# travel:)



## keri (Apr 23, 2010)

so i wa splanning on flying direct to cairns but for some weird reason its nearly double the price than flying to brisbane:s? why is this?
but we dont mind, we are going to fly to brisbane and travel up to cairns to start work, we dont plan on working on the way and are just intrested in getting to cairns with the exception of seeing sights and some other little things on the way, the after we work for about 4-5 months in cairnes we will start to make a long journey back down until we cant go no more lol, actually working and amounts of time in places, so the moral of this post is what is the best transport around these routes? we dont really want to fly. so is coach or train or walk a good idea lol.
thankyou in advance
keri


----------



## Wanderer (Jun 16, 2007)

keri said:


> so i wa splanning on flying direct to cairns but for some weird reason its nearly double the price than flying to brisbane:s? why is this?
> but we dont mind, we are going to fly to brisbane and travel up to cairns to start work, we dont plan on working on the way and are just intrested in getting to cairns with the exception of seeing sights and some other little things on the way, the after we work for about 4-5 months in cairnes we will start to make a long journey back down until we cant go no more lol, actually working and amounts of time in places, so the moral of this post is what is the best transport around these routes? we dont really want to fly. so is coach or train or walk a good idea lol.

◆ **Explore the material**
• A. In the Cairns travel thread, why does keri plan to fly into Brisbane instead of flying straight to Cairns?
• B. Please continue the Cairns travel thread from where it stops, writing the reply that follows Wanderer's quote of keri's post.

◆ **Available data**

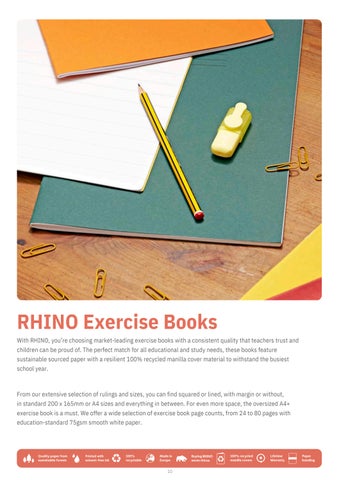 RHINO Stationery x Learning SPACE 2024 第 10 页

◆ **Outputs in order**
• A. A direct flight to Cairns costs nearly double the price of a flight to Brisbane. So keri plans to fly to Brisbane and travel up to Cairns from there, seeing some sights on the way before starting work.

• B.
> thankyou in advance
> keri


Though Cairns is an international airport, there are limited international flights into it Keri and so the suggestions I gave on your other thread with how to get a flight ex Asia direct to Cairns but depending on who you checked with or an agent did, prices can add up.

Brisbane to Cairns by coach will get you more direct to Seaside towns along the way and Welcome to Greyhound Australia have most buses with Premier Motor Service - Home also doing the route and possibly a little cheaper, both companies having bus passes that allow breaking the trip.

You ought to consider on your way, places like the Sunshine Coast, Fraser Island, Rockhampton [ crocs in free mini zoo attached to Botanical Gardens ] & Great Keppel Island , Airlie Beach/Whitsunday Islands/Whitehaven Beach, Townsville [ Great Barrier Reef HQ centre ] & Magnetic Island, Mission Beach.

The train also has a pass system but other than Townsville it does not go through any of those places, being a bit inland with connecting buses being necessary.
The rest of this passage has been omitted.